With regard to claimant’s § 241(6) claim, the alleged violations are of 12 NYCRR §§ 23-1.21(b)(4)(ii) and 23-1.21(e)(3). The first section provides that “All ladder footings shall be firm. Slippery surfaces and insecure objects such as bricks and boxes shall not be used as ladder footings.” The second section provides in part that “Standing stepladders shall be used only on firm, level footings.” Here again, claimant’s deposition testimony poses causation issues. At one point, he said that after he moved the ladder, all four feet were on the floor. Apparently he deduced the floor “was not completely level” because he felt the ladder “shaking a little” as he used the screw gun immediately before the accident. From this, it is not at all clear the ladder was not on firm, level footing. A determination must await trial........[.],........[.]

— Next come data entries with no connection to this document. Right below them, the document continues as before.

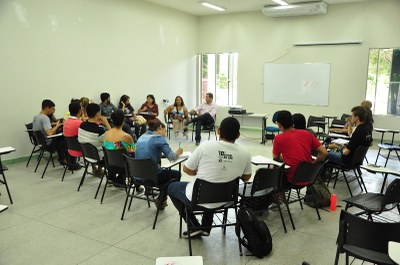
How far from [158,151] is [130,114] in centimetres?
415

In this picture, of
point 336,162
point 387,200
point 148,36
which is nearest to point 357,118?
point 336,162

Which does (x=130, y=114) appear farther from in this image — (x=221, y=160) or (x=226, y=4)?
(x=221, y=160)

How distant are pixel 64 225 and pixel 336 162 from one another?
3426 millimetres

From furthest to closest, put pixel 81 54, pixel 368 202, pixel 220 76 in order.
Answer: pixel 220 76 < pixel 81 54 < pixel 368 202

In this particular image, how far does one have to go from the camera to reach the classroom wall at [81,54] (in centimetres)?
583

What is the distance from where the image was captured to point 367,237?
2021 millimetres

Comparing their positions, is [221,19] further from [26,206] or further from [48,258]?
[48,258]

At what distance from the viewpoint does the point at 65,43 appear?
6.61 meters

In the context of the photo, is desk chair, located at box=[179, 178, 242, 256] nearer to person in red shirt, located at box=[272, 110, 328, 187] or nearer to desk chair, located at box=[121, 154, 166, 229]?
desk chair, located at box=[121, 154, 166, 229]

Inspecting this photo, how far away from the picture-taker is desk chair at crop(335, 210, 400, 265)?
197cm

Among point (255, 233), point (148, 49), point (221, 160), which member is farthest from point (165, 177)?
point (148, 49)

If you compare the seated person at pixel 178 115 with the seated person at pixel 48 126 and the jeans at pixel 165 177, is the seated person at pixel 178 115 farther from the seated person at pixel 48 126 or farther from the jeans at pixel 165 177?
the jeans at pixel 165 177

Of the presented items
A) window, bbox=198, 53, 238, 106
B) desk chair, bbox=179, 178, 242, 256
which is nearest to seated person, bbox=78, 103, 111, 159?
desk chair, bbox=179, 178, 242, 256

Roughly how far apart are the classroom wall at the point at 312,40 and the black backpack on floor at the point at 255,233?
6.75 m
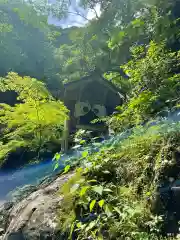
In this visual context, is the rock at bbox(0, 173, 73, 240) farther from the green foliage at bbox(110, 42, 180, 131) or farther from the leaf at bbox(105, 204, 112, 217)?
the green foliage at bbox(110, 42, 180, 131)

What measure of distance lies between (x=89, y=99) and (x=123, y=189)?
34.4 feet

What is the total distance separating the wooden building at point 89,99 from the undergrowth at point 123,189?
29.2 ft

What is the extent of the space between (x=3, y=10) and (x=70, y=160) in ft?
70.0

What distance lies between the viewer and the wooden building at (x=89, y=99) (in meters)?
12.3

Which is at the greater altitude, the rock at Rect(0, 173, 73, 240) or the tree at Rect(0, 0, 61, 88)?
the tree at Rect(0, 0, 61, 88)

Clamant’s motion for partial summary judgment is denied. Trial is set for June 16-17, 2009. A Trial Preparation Conference is to be held on June 9 at 10 a.m.

January 16, 2009
New York, New York

Judge of the Court of Claims

[.]..... In deciding this motion the court read and considered the Notice of Motion, dated October 8, 2008, together with the Affirmation in Support, dated October 8, 2008 and exhibits annexed thereto; Defendant’s Affirmation in Opposition, dated November 7, 2008 and Ex. A annexed thereto; and Claimant’s Reply, dated November 18, 2008.

[.]...... In Blake, however, the Court of Appeals distinguished its decision in Bland v Manocherian (66 NY2d 452, 457 [1985]), where it considered “the nature of the work the plaintiff had to perform while on the ladder,” that is, pressure applied to window sashes at the same time windows forcibly were twisted loose, and that nothing was done to insure the ladder remain steady and erect while plaintiff applied pressure to the window. While claimant here ultimately may be able to show this case presents Bland-type liability, the court cannot reach that conclusion on the record before it without trial.

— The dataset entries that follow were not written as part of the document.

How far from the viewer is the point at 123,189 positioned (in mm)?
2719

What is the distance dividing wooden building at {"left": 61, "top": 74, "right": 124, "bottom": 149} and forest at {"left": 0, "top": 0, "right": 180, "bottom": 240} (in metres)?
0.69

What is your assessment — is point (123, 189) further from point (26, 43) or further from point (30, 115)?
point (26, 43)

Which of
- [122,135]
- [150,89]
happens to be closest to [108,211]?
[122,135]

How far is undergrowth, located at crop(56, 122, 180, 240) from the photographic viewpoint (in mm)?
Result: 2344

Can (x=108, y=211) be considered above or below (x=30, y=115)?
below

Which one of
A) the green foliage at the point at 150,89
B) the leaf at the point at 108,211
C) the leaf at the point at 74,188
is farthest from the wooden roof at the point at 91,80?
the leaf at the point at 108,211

[.]....... The cases of Handley v J.N. White Associates, Inc., 288 AD2d 855 [4th Dept 2001], and Wallendorf v Isabel Fish Mfg. Co. Inc., 2 Misc 3d 129(A) [NY Sup App Term 2003]), relied upon by claimant (Reply at ¶¶ 7 and 8), are not on point. In each of those cases the court granted the plaintiff summary judgment where a ladder from which the plaintiff fell “was not so placed as to give proper protection” (Handley, 288 AD2d at 856) or “was not properly placed and secured” (Wallendorf, 2 Misc 3d 129(A)). Unlike the case at bar, however, in neither Handley and Wallendorf, was there an issue whether plaintiff was the one who may have placed the ladder improperly. As the Court of Appeals noted in Blake, 1NY3d at 290-91), the Pattern Jury Instructions reflect the interpretation that the issue of whether a plaintiff’s action was the only substantial factor in bringing about the injury is a question for the finder of fact. See PJI3d 2:217 [2006] [“If you conclude that the plaintiff’s action was the only substantial factor in bringing about the injury, you will find for the defendant on this issue.”]

[.]........ Claimant’s reliance on Ross v Curtis-Palmer Hydro-Electric Co., 81 NY2d 494 [1993], is not determinative with respect to whether claimant is entitled to summary judgment. That decision only stands for the proposition that provisions of the Industrial Code mandating compliance with “concrete specifications” (such as those cited by claimant) “give rise to a nondelegable duty” on the part of defendant. Id. at 505. What is at issue here is the cause of the accident.

[.]......... Unlike a claim under § 240(1), in a claim under § 241(6), at trial the court is permitted to consider whether claimant’s actions contributed to the happening of the accident even if his actions were not the sole proximate cause. Gittleson v Cool Wind Ventilation Corp., 12 Misc 3d 1195 (A), 824 NYS2d 768 [Sup Ct, Queens County 2006], affd, 46 AD3d 855 [2d Dept 2007], lv denied, 10 NY3d 715 [2008].